American government official and LGBT activist (born 1966)

Shawn Graham Skelly (born 1966) is an American retired Naval officer, national security expert, and LGBT rights advocate. She served as Assistant Secretary of Defense for Readiness and Force Management during the Biden administration. Skelly also served as acting Deputy Under Secretary of Defense for Personnel and Readiness.

During the administration of President Barack Obama, she served as Director of the Executive Secretariat at the U.S. Department of Transportation, and from 2013 to 2016 as a special assistant to the Undersecretary of Defense for Acquisition, Technology and Logistics. In 2017, she was appointed by Obama to the National Commission on Military, National, and Public Service, making her one of the highest-profile, openly transgender presidential appointees in U.S. history. In 2017, Out Magazine named Skelly to its list of 100 most influential LGBT Americans.

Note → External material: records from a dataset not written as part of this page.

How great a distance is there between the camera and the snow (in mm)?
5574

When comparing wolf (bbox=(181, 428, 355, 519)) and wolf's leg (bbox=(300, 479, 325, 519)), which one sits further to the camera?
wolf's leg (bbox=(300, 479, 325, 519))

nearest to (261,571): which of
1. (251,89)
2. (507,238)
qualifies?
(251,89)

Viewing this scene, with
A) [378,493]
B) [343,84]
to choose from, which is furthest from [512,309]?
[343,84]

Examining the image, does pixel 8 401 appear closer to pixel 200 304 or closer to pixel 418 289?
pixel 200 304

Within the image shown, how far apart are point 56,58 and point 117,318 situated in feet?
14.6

In November 2020, Skelly was appointed to President-elect Joe Biden's transition team for the Department of Defense. In July 2021, Skelly was confirmed as Assistant Secretary of Defense for Readiness by voice vote.

== Early life and education ==
Skelly was born in Brooklyn, New York in 1966. She received a bachelor's degree in history from the University of South Carolina in 1988 and later a master's degree in national security and strategic studies from the U.S. Naval War College.

== Career ==
Skelly began her career in the United States Navy as a Naval Flight Officer. She served on active duty for 20 years, working on a diverse array of combat and management positions for the Navy, ranging from Southeast and Oceania policy to global counter-terrorism operations, to serving at the Marine Corps's Warfighting Laboratory in Quantico, Virginia. She flew in S-3B Viking carrier-based anti-submarine and aerial refueling aircraft, trained Naval Flight Officers, and served in a variety of leadership roles at sea. From 2003 to 2006, she was the U.S. Pacific Command's Deputy Chief of Staff for South Asia, Southeast Asia and Oceana Policy.

In her last assignment before retiring as a Commander in 2008, Skelly directed the department-wide anti-IED program for the Marine Corps.

In 2017, Skelly was appointed by President Barack Obama to serve on the congressionally mandated National Commission on Military, National, and Public Service, an 11-member bipartisan commission tasked by Congress in 2017 to review the Selective Service System, along with the military, national, and public service.

In July 2021, Skelly was confirmed as Assistant Secretary of Defense for Readiness.

== Advocacy work ==
In 2018, Skelly co-founded Out in National Security, a non-profit organization dedicated to increasing opportunities and representation of the LGBT community within the national security and international affairs industry.

In response to President Trump's ban on transgender service members serving openly in the military, Skelly spoke at a rally in New York City protesting the ban, telling media, “[The ban] is the most prominent part of a broader administration campaign to drive transgender people out of the mainstream of American society through the deliberate removal of legal recognition and protections of every sort.” In January 2026, Shaw spoke at a retirement ceremony for transgender service members of the United States Armed Forces, Colonel Bree Fram, Lieutenant Colonel Erin Krizek, Commander Blake Dremann, Sergeant First Class Cathrine Schmid, and Chief Petty Officer Jaida McGuire, following their forced retirement due to the ban.